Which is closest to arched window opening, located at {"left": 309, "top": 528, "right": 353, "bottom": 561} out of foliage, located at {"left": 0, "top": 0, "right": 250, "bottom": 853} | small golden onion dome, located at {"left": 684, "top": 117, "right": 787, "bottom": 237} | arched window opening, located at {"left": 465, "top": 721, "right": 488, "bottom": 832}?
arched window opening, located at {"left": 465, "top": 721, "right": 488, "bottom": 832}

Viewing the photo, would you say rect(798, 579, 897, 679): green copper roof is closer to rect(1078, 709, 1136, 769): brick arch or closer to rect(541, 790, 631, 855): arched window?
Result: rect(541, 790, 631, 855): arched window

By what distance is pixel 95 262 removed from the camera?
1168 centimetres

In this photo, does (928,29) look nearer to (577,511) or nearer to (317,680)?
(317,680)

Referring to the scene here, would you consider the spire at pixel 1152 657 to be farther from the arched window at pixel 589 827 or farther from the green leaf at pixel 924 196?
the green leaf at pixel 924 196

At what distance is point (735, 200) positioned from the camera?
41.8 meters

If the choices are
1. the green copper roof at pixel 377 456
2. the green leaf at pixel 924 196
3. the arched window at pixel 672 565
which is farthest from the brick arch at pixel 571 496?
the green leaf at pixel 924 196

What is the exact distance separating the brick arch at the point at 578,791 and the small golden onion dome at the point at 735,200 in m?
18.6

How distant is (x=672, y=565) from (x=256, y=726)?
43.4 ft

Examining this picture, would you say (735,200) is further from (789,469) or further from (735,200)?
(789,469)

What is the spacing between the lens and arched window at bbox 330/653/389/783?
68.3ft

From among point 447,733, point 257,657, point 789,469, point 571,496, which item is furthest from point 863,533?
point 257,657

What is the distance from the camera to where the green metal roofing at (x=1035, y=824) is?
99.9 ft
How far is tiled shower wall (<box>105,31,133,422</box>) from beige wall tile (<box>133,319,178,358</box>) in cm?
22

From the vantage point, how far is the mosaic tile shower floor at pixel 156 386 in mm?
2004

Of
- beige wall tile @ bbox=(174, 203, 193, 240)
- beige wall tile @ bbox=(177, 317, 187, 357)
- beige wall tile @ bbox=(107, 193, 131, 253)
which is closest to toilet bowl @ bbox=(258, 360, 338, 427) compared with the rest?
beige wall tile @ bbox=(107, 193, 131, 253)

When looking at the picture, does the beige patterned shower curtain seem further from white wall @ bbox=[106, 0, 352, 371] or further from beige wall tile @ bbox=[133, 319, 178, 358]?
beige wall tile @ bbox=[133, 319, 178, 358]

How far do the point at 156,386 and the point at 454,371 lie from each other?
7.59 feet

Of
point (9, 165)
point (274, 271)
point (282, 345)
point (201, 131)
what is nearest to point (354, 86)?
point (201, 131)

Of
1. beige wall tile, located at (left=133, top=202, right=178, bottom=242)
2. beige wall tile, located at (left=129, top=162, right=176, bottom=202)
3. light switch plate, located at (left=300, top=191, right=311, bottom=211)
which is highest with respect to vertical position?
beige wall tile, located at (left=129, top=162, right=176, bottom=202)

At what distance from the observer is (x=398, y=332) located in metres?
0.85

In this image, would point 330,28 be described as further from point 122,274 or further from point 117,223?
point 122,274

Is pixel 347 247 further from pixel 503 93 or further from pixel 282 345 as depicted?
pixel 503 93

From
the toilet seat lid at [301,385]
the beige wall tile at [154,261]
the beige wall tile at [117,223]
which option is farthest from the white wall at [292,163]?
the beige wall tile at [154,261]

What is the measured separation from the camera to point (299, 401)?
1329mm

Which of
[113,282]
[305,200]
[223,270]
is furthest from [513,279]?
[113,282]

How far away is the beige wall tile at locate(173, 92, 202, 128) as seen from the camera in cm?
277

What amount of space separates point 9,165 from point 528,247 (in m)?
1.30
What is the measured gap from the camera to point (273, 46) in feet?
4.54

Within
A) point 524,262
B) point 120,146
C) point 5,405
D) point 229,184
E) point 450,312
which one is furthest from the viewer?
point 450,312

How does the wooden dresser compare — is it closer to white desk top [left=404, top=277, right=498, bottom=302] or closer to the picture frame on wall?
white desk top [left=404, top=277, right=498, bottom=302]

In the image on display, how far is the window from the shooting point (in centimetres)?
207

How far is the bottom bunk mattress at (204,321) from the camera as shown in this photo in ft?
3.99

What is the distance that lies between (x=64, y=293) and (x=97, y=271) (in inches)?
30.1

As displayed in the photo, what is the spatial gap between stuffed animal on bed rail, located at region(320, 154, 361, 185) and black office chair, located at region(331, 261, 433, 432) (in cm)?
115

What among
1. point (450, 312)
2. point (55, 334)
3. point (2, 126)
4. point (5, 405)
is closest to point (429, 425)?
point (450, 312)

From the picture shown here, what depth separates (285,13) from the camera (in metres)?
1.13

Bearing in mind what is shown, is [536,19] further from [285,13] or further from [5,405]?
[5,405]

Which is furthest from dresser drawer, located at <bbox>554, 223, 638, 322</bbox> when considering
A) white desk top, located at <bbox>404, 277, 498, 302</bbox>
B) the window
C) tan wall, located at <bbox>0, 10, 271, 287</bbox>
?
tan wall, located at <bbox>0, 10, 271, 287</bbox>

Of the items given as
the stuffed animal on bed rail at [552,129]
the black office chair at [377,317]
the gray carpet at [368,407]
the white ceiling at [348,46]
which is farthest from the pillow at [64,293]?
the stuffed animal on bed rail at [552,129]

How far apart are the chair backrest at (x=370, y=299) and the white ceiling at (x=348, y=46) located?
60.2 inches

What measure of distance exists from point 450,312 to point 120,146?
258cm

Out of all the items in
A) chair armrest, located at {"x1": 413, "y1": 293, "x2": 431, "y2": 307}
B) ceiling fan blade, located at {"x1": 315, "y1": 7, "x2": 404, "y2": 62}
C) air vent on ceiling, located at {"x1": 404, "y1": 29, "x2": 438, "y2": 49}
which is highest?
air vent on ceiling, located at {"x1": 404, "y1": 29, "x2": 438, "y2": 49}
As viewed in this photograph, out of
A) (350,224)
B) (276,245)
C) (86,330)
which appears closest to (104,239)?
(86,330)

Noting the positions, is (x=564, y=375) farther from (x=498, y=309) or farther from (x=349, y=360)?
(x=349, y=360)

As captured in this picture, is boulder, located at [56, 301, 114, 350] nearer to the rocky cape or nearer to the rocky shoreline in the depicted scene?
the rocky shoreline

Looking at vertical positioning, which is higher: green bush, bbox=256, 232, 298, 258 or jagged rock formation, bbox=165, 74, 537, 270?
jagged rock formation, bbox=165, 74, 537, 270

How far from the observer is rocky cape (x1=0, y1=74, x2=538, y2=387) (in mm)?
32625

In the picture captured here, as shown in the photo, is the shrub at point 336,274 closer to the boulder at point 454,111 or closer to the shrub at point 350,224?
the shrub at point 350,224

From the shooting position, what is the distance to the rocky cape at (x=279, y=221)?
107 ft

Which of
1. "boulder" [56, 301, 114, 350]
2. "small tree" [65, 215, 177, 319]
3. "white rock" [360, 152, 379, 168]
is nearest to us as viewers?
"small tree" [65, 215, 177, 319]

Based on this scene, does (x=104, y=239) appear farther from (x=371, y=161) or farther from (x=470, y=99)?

### AIM:
Copy the records word for word, everything from the line containing "How far from" down to the last line of the records, including both.

### RESULT:
How far from the observer is rocky cape (x1=0, y1=74, x2=538, y2=387) (in mm)?
32625

In the picture captured here, as shown in the photo, is the shrub at point 336,274 closer to the boulder at point 454,111 or closer to the shrub at point 350,224?
the shrub at point 350,224

From the shooting position, what is the distance to the rocky cape at (x=279, y=221)?
107 ft

Which of
1. "boulder" [56, 301, 114, 350]
2. "small tree" [65, 215, 177, 319]
3. "white rock" [360, 152, 379, 168]
is nearest to us as viewers?
"small tree" [65, 215, 177, 319]

Based on this scene, does (x=104, y=239) appear farther from (x=371, y=161) or farther from (x=470, y=99)?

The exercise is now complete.